David Berning preamp..looking for suggestions


I am on a look out for a good tube preamp with preferably a reference grade phono stage inbuilt. I am moving from a tube amplification to solid state amplification primarily to feed my Tannoy Prestige with all the power it needs. In the process I dont want to end up in an all SS system which will be too much of a deviation. So I would love to have at least a tube preamp and if possible a tube phono too. I know it may ultimately involve using a SUT but I can take that much of a compromise (if at all). 

I am considering the Berning ZOTL-One preamp with in-built phono stage. There are many reviews of his power amp but not much about his preamp. Has anyone heard his preamp, any impressions (even second hand) would be very helpful.
pani

Showing 4 responses by lewm

Audioman, You've posted a bald-faced advertisement for something you apparently build and sell. That may be against forum rules, but do you have a website? That fact that Lamm use Hammond transformers does not per se raise the prestige of Hammond transformers, in my eyes, but Hammond products (tranformers and inductors) are certainly decent quality.  There's better, and there's worse,
Pani, I am surprised you felt compelled to go to solid state amplification to drive your Tannoys; I usually think of Tannoy speakers as being high impedance and high efficiency, thus well suited to even flea power SETs.  In fact, one of your responses comes from someone using an 845 amplifier to drive the same speakers.  Can you explain the reasoning?  This is not to say that there are not a few really nice sounding low-power SS amplifiers that one might consider for this job, such as the Nelson Pass "First Watt" amplifier family.

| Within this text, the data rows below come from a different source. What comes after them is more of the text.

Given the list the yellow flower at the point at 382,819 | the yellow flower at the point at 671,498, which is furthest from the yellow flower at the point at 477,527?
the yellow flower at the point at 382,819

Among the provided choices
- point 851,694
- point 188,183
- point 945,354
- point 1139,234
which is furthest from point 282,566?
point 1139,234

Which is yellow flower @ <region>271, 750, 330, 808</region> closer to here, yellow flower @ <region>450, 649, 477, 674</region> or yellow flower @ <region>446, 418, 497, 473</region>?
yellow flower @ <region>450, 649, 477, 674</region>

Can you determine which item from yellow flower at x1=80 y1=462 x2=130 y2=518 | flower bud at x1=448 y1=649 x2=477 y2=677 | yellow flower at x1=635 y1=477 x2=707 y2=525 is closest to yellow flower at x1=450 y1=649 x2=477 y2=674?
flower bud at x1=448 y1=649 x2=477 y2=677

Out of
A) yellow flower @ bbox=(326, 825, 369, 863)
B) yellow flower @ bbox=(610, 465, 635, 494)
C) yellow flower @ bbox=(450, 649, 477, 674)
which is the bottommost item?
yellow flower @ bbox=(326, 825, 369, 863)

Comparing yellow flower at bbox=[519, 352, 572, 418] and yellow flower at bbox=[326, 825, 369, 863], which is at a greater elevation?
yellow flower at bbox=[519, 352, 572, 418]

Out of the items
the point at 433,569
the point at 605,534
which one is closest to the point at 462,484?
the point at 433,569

The subsequent discussion makes me want to know more about the Berning preamplifiers.

Lancelock,
The unique experience with the Berning design is probably because DB himself is just smarter than anyone else in the industry.  Quiet and modest, as well. (I have met him a few times in my life, but I have none of his gear currently, and I have no financial interest in his success.)  A few decades ago, one of my friends purchased a Berning amplifier (I think it was an EA230), and he had it placed right next to his Modulus preamplifier, in a cabinet.  (At that point in time, DB was known to us as a local genius designer.) We could hear the switching noise over the speakers, until we moved the amplifier a few feet further away from the preamp.  Since that one experience, I know of no instances where switching noise has been a problem with a Berning product.  My friend ended up with a pair of Berning ZH270 amps running his Acoustat speakers.  I auditioned the same pair of amps on my own 'stats.  They were dead silent in both venues.

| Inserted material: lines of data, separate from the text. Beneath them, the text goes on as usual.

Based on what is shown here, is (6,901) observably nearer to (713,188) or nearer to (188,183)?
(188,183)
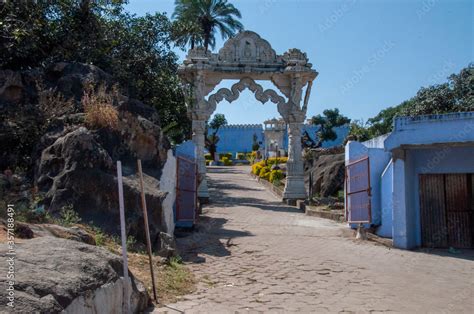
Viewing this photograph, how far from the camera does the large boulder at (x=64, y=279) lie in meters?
3.19

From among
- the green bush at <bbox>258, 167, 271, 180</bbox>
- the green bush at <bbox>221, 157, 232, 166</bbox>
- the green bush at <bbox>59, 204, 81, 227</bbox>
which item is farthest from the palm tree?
the green bush at <bbox>59, 204, 81, 227</bbox>

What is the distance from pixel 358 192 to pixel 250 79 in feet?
25.2

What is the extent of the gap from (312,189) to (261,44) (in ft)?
21.2

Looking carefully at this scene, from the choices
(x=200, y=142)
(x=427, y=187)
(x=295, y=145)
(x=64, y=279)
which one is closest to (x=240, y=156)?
(x=295, y=145)

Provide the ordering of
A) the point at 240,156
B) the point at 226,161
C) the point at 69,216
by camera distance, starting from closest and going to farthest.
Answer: the point at 69,216 < the point at 226,161 < the point at 240,156

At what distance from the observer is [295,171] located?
18.2m

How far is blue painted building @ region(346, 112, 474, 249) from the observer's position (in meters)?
10.4

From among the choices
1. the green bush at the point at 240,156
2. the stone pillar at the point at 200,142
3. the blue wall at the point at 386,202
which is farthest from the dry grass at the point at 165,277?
the green bush at the point at 240,156

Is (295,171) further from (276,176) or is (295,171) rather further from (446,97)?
(446,97)

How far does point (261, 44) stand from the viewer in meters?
18.0

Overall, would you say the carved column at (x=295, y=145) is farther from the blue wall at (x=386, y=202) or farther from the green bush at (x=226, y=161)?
the green bush at (x=226, y=161)

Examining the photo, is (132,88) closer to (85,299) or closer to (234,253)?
(234,253)

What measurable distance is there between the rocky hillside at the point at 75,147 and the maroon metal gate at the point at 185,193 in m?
1.75

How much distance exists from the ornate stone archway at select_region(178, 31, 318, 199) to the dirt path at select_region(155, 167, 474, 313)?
5322 millimetres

Palasr, Thank you for the correction regarding the EA230.  I was just guessing at the model name, when I told the story about the Berning amplifier that produced the clicking noise on the speakers, when it was too close to the Modulus preamplifier. Apparently I got that part wrong.  For sure, then, it was some later model that did use a switching supply.  Actually, the model name is not so important as the point I was trying to make, with which no one seems to disagree:  DB knows his stuff, designs and manufactures excellent gear that is usually novel in some way or other.